The 8 biomarkers correspond to the following eight groups of microorganisms: Faecalibacterium Peptostreptococcaceae, Anaerostipes, Methanobrevibacter, Christensenellaceae, Collinsella, Fusobacterium and Escherichia; being the last two the most detected in Crohn's patients. In addition, it is the first study in which we have collected samples from patients throughout a year, a design that has helped researchers detect biomarkers in the 80% of the samples, despite changes in microbiota characteristic of this pathology.

First geographic analysis in Europe

The study has handled a large number of samples, 2.045, for an analysis of cohorts, i.e. compare a sample of population affected by the disease with a sample of healthy people. To this end, they have worked with a cohort with samples of patients with inflammatory bowel disease from the Digestive System Service of the University Hospital Vall d'Hebron - which main forms are Crohn's disease and ulcerative colitis - that has allowed to identify biomarkers of Crohn's disease and other cohorts to validate the results. This validation has been done with samples of patients with Crohn's disease of Belgium, of patients with irritable bowel syndrome of Vall d'Hebron, of healthy people from United Kingdom and of patients with anorexia from Germany.

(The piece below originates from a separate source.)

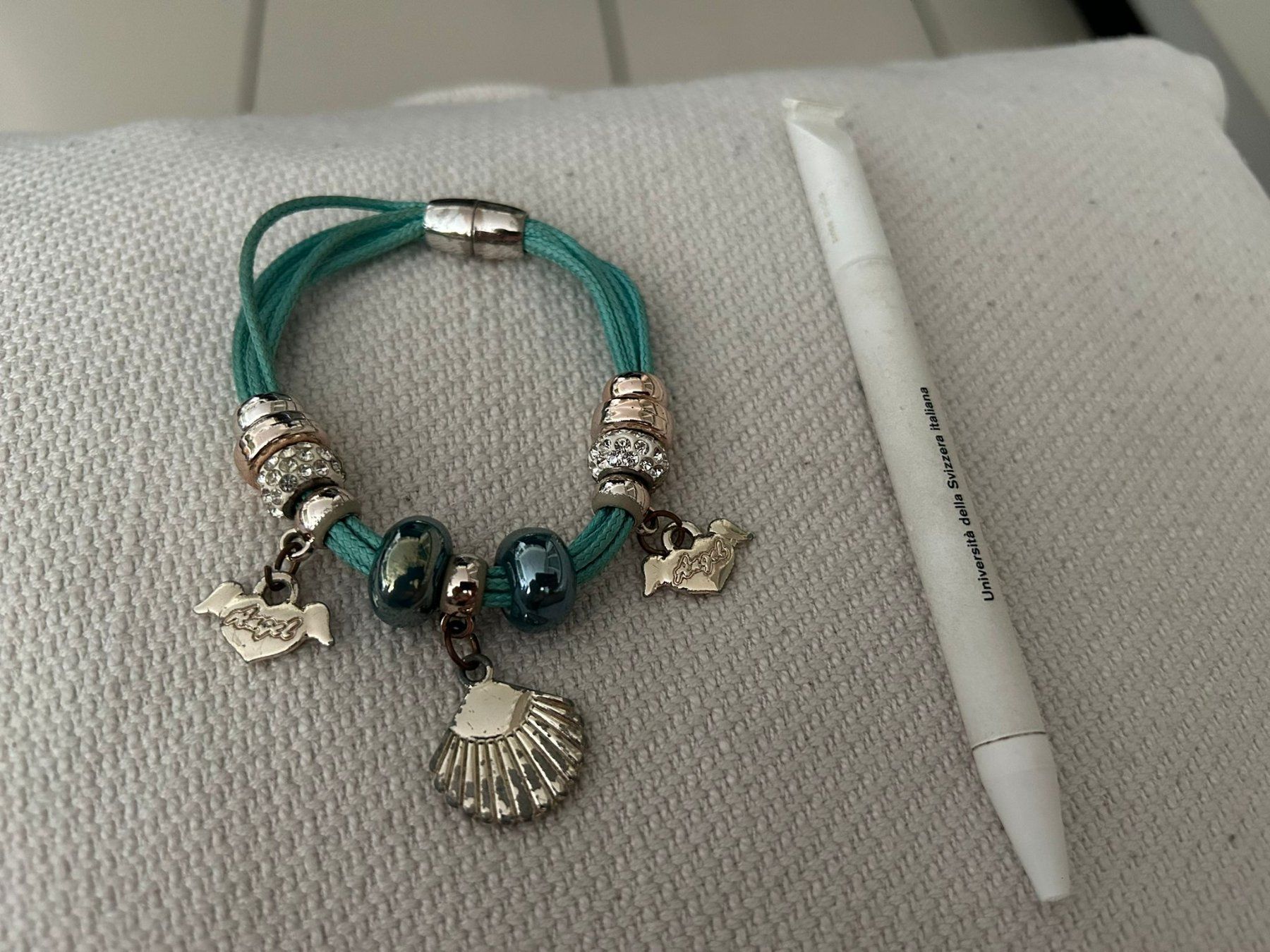 Armbänder & -reifen: Braccialetto Angel con conchiglia – Gebraucht aus Melano von H-Sara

Thus, a part of the samples analyzed and sequenced from patients with Crohn's disease has been compared with the results of another already published study of healthy individuals of United Kingdom. The biomarkers that the authors of the study propose should not be detected in the sequences of healthy individuals. In this case, the results have been of only a 7% of false positive, i.e., a result that confirms the existence of the pathology when there is not. In addition, Dr. Manichanh, clarifies that it is possible that the percentage was lower because it is unknown if any of the samples corresponded to a patient that had not been diagnosed. On the other hand, the results for the samples of irritable colon and anorexia were similar, with a 5% of false positive in both cases. The principal investigator of the study explains that "it is an indicative percentage of the precision of using these biomarkers to diagnose the Crohn's disease and the ulcerative colitis. We have designed an algorithm that any laboratory could use to diagnose the Crohn's disease".

The researchers stand out that the results of the study confirm that the Crohn's disease and the ulcerative colitis are diseases clinically similar, but with a very different microbiota. In this regard, they noted that patients with Crohn's disease have a more destabilizing microbiota than patients with ulcerative colitis. Dr. Manichanh highlights that "it is something that has to be taken into account when designing the treatment of those patients".

After the publication of this research, the interest of the authors is to have samples of patients of Crohn's and ulcerative colitis from all over the world to validate the method and to use it as test diagnostic in any laboratory.